In parallel the StormajorTM radial boom stacker with integral SamsonTM surface feeder was also developed into the industrial handling market both for stockpiling and barge loading heavy minerals, aggregates and crushed stone.
By the millennium the UK market for materials handling equipment had significantly reduced with the demise of British Coal and the consequent closure of practically all of the UK deep mines. In 1979, 130mt (million tonnes) of coal was being produced annually from 170 underground mines, but by 2010 the three remaining mines produced only 17mt. Whilst this in itself did not affect B&W, it did release a great deal of engineering capacity into the bulk materials handling business sector increasing the competition in a rapidly dwindling market. By this time also the European Union had dismantled its intervention purchase schemes and as a result the demand for export wheat evaporated releasing many mobile stackers and shiploaders into the second-hand market naturally depressing new sales.
B&W developed a marketing plan to develop export markets
to replace the lost UK business and effective agents were appointed in Denmark, Israel and Spain particularly.
In 2002 AUMUND approached B&W to discuss first a marketing co-operation and ultimately the purchase of the company to be integrated to the AUMUND Group forming a UK division. With its penetration of the cement industry globally and sales/service centres in the core resource centred economies worldwide this was a heaven-sent match.

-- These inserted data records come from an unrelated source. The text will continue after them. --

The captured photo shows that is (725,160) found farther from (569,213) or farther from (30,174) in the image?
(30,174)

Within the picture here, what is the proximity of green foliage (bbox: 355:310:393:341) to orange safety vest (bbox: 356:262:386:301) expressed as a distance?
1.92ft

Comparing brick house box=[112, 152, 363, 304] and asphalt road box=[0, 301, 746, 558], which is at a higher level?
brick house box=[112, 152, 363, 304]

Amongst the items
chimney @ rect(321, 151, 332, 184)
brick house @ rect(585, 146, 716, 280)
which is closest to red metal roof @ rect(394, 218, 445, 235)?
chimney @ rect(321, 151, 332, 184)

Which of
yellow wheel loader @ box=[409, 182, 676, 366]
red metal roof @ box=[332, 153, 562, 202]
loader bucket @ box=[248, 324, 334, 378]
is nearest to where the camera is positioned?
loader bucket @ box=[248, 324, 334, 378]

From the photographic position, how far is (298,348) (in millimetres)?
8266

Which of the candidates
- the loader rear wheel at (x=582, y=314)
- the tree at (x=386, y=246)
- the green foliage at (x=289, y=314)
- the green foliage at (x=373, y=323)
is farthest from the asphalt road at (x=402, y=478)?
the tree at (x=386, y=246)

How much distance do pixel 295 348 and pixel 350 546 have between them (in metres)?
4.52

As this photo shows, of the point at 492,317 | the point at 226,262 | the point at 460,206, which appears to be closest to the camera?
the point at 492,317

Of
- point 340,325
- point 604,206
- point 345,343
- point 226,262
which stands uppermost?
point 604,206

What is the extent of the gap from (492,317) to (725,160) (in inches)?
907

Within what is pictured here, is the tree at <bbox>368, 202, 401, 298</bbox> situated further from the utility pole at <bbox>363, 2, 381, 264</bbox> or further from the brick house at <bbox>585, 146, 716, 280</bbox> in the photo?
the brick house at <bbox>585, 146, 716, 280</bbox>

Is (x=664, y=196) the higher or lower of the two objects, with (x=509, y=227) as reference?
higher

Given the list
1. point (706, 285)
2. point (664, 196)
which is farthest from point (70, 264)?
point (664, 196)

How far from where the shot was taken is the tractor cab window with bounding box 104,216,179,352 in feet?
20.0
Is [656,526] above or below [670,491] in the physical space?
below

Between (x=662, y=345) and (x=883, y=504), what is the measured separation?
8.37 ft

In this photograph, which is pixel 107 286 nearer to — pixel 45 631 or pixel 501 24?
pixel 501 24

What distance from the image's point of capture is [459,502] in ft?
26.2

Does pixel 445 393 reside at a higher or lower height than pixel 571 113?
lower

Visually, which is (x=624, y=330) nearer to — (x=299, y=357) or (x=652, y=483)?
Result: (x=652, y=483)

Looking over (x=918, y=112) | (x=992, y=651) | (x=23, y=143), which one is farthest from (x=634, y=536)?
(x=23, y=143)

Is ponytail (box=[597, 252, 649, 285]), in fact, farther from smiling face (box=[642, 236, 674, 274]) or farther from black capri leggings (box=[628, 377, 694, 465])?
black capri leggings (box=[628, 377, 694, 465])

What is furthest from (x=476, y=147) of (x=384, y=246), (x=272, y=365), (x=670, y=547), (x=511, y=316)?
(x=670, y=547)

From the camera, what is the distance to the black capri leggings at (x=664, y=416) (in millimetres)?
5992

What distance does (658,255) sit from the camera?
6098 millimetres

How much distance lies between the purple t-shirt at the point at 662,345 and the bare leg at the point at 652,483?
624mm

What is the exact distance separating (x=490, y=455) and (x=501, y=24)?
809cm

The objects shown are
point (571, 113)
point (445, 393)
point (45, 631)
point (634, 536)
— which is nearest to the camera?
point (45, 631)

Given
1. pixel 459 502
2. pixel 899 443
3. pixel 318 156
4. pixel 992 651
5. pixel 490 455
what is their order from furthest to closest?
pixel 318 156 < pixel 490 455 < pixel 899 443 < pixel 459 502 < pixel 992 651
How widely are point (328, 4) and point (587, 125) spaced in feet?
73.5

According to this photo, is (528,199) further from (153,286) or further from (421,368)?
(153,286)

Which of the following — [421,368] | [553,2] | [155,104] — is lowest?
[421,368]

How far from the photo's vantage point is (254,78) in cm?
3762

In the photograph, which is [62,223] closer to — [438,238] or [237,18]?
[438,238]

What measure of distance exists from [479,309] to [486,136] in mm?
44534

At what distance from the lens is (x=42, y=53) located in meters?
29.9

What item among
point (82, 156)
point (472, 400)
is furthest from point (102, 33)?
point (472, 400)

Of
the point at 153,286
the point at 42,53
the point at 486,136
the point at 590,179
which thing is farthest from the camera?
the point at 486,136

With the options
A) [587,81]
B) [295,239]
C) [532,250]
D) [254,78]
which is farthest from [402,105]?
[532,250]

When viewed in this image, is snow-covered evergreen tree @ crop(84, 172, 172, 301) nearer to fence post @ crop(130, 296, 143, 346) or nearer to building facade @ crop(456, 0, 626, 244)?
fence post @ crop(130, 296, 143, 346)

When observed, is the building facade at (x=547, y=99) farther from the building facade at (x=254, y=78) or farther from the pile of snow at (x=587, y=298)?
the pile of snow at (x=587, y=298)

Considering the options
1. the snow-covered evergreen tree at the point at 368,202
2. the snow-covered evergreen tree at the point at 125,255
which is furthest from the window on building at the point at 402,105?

In addition, the SamsonTM fitted well into the AUMUND product range with considerable synergies not only in cement but also in mining and minerals opening enormous opportunities.
Before the AUMUND acquisition B&W had floundered with its attempts to expand international sales of its shiploader and Stormajor projects with the exception of a handful of projects. Overseas contracts are difficult to finance and with the shiploaders in particular becoming larger and more complex, with values in proportion, such equipment became very difficult to sell outside our home market in a harsh financial world. Here the strength of a truly international group opens doors that would be firmly closed to a small UK manufacturer.
So up to the present day B&W has become rebranded as Samson Materials Handling Ltd and the product range now extended to tracked machines plus telescopic systems for stacking and shiploading offered through a range of distributors and local agents.
Finally... it is interesting to see old machines such as the Loadmaster coming back to life for shiploading of wood pellets in Invergordon. Wood pellets, as carbon neutral fuel, are being imported into Europe, particularly the UK, for coal substitution in power plant and this market is likely to dwarf the cereals market that spawned the Loadmaster in the beginning. Luckily wood pellets behave very much like wheat and will flow through the ‘Grain-Door’ of standard tipping vehicles and as such do not require any special feeding device in this situation; adding considerably to the flexibility of this solution for barge and small shiploading.
It is important to say that throughout the formative development of B&W, particularly in the early days, it was usual to do business on a handshake and the philosophy was ‘my word is my bond’ and with trust on both sides contracts flowed smoothly. Whilst some key clients are mentioned herein it is certain without the support of all customers the business would have perished, a debt of gratitude is due to all.
In conclusion the history of Samson Materials Handling née B&W is an interesting evolution of a very small family business moving with the market and developing products that match the changing demands of the bulk materials handling industry it serves.